雇用調整助成金は、事業主が労働者に支払う休業手当や賃金の一部を助成するものです。今回の特例措置では、新型コロナウイルス感染症の影響を受けた事業主が助成の対象になります。事業の業種は問いません。

特例措置の内容

今回の特例措置では、助成対象の拡大や助成率の変更、申請手続きの簡素化などが行われています。大きな変更点は次のとおりです。

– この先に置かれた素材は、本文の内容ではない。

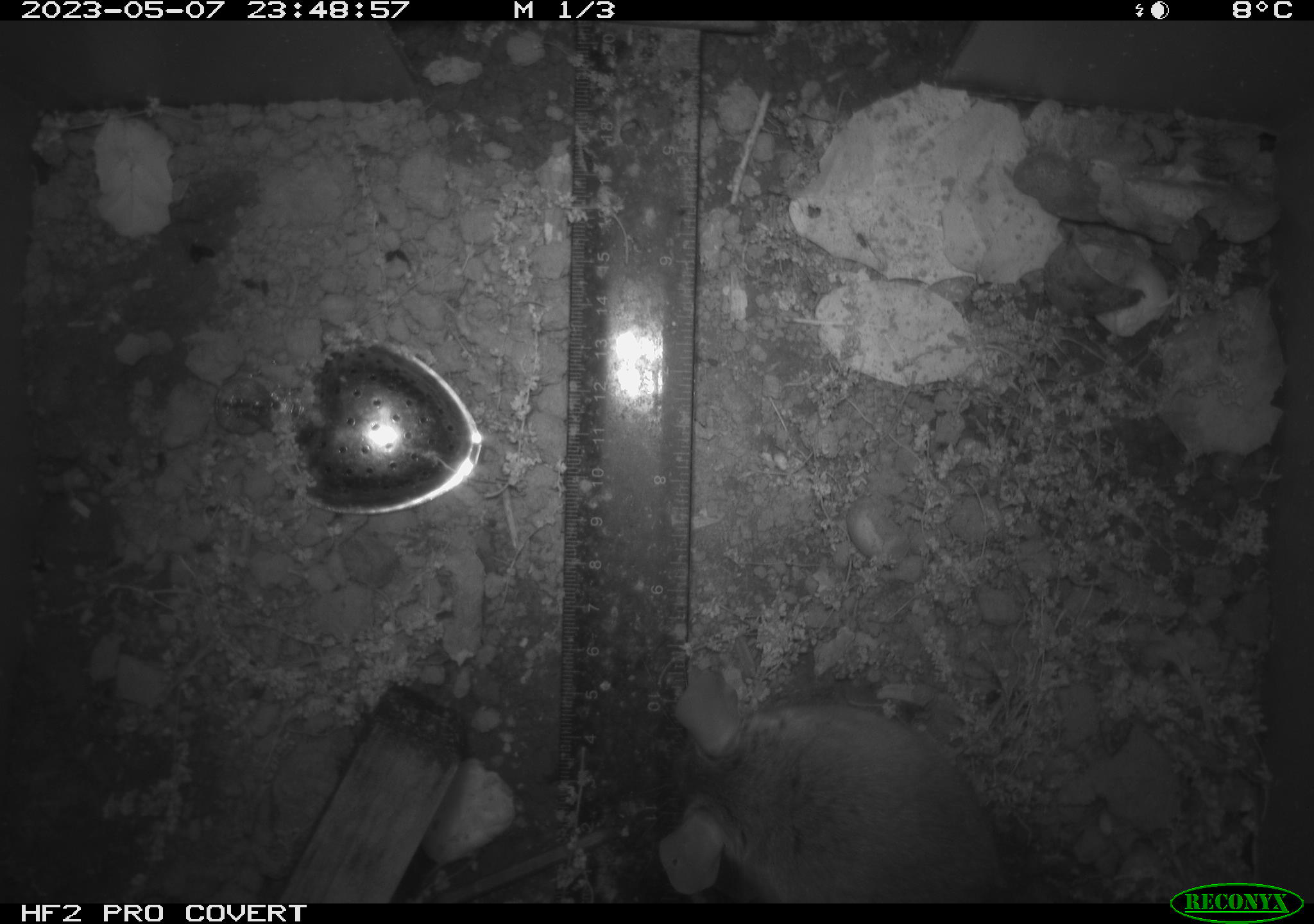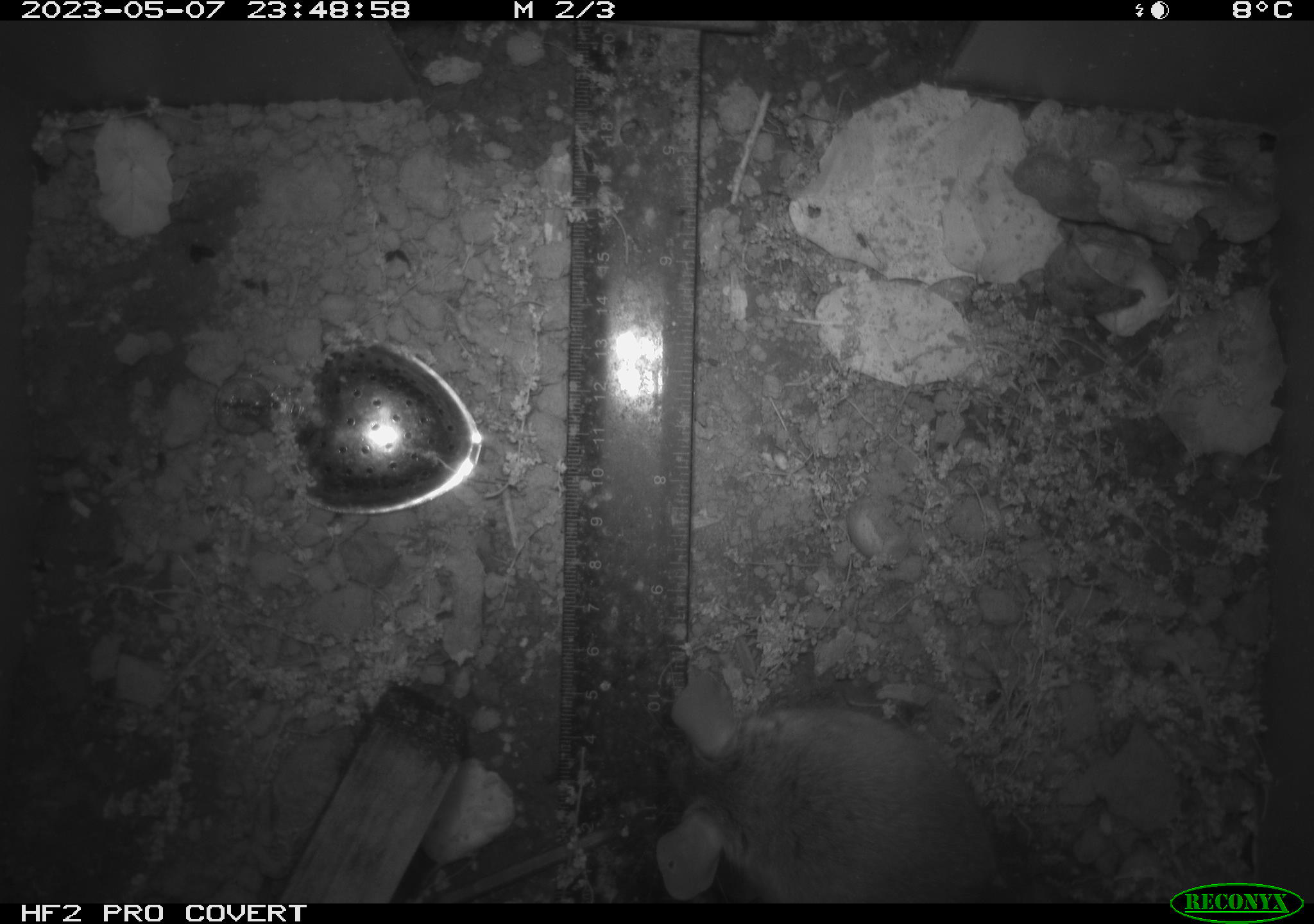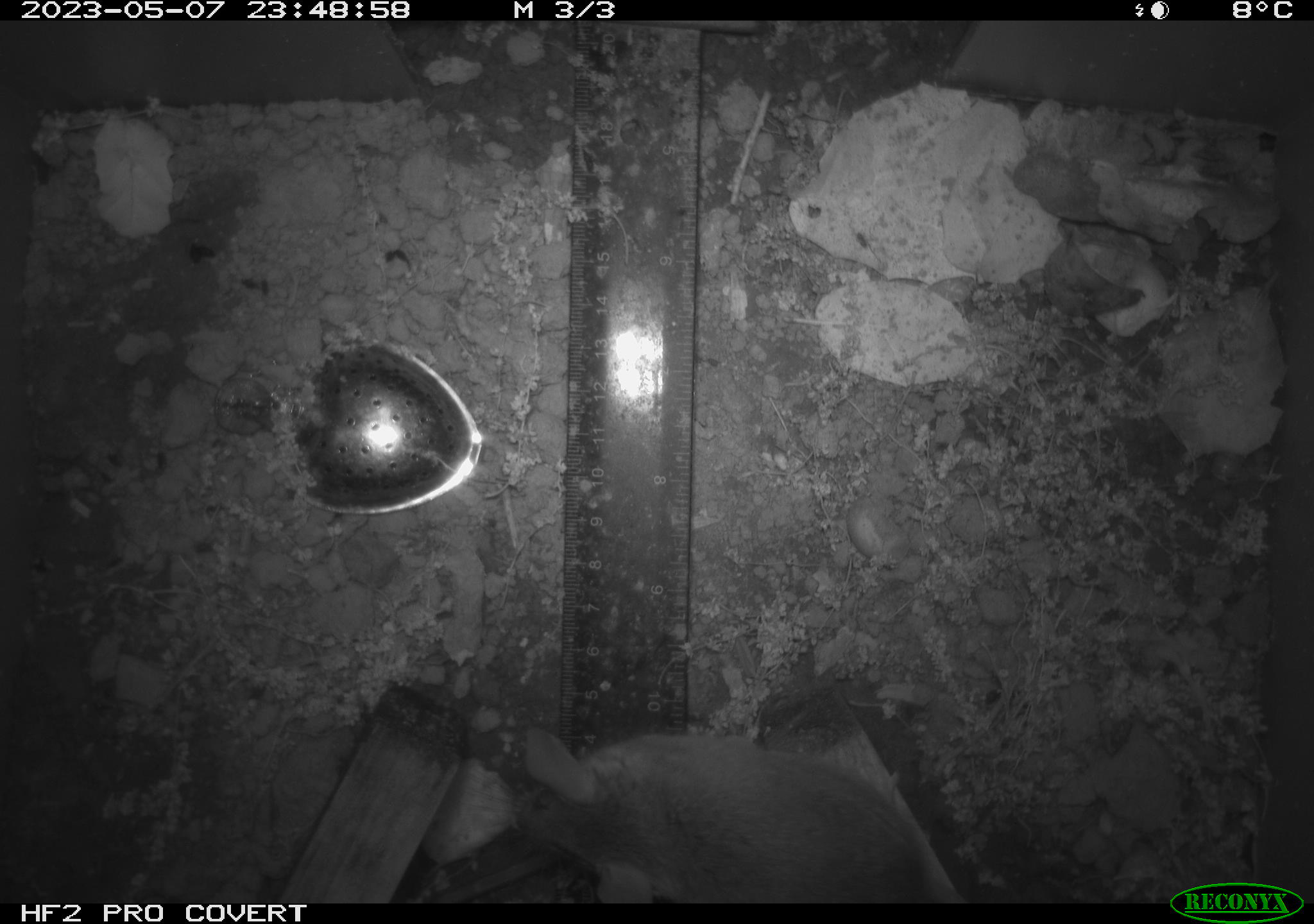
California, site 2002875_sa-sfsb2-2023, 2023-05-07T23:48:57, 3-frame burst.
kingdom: Animalia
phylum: Chordata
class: Mammalia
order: Rodentia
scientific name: Rodentia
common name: mouse species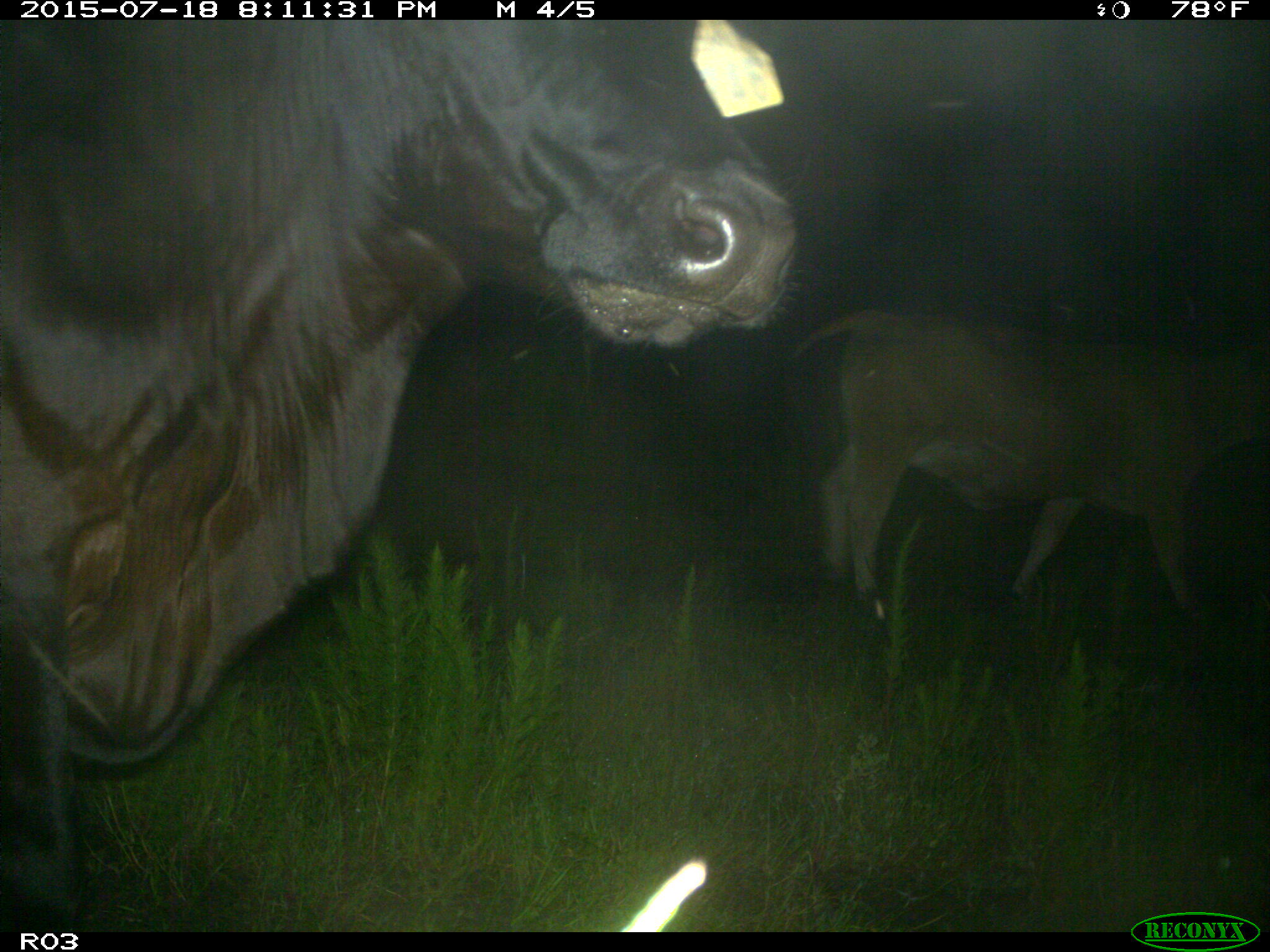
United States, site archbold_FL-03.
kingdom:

  • 対象者を、新型コロナウイルス感染症の影響を受ける全業種の事業主に拡大
  • 緊急対応期間中に生産指標を提出した場合、提出した月の前月と前年同月を比較し5%以上の減少が確認できれば、助成金の対象になる(2020年3月31日までに生産指標を提出した場合は条件が異なる)
  • 雇用保険被保険者ではない労働者(パート・アルバイトなど)の休業も、助成金の対象になる
  • 過去に雇用調整助成金を受給した事業主でも申請可能
  • 過去の受給日数は特例措置の支給限度日数から差し引かない
  • 事業所の設置が1年未満の事業主も助成対象にする
  • 直近3ヶ月間の雇用量が対前年比で増加していても助成の対象になる
  • 計画届の事後提出が可能(2020年1月24日から6月30日まで)
  • 部門や店舗など、施設ごとの休業も特別措置の対象になる
  • 申請書類の記載事項を減らし、添付資料の大幅な削減を行う

支給される金額

助成金の支給額は、「事業を休止した際の休業手当、または教育訓練などを行った場合の賃金相当額」×助成率で計算することができます。助成率は中小企業と大企業で異なります。緊急対応期間中に助成金申請手続きをした場合、中小企業の助成率は4/5、大企業の場合は2/3です。
事業主が労働者を解雇していないなど、助成率の上乗せの要件を満たしている場合は、中小企業の助成率が9/10に、大企業の助成率が3/4になります。
このほかにも、教育訓練の実施をした場合に助成金の加算があったり、支給限度日数が普段の雇用調整助成金とは異なったりします。詳しい内容は厚生労働省のホームページで確認してください。

申請の期限

4月10日に発表された雇用調整助成金の特例措置の拡大・拡充により、計画届の事後提出期限がそれまでの5月31日から6月30日へと延長されました。ただし、1月24日から3月31日までの休業には緊急対応期間の助成内容は適用されません。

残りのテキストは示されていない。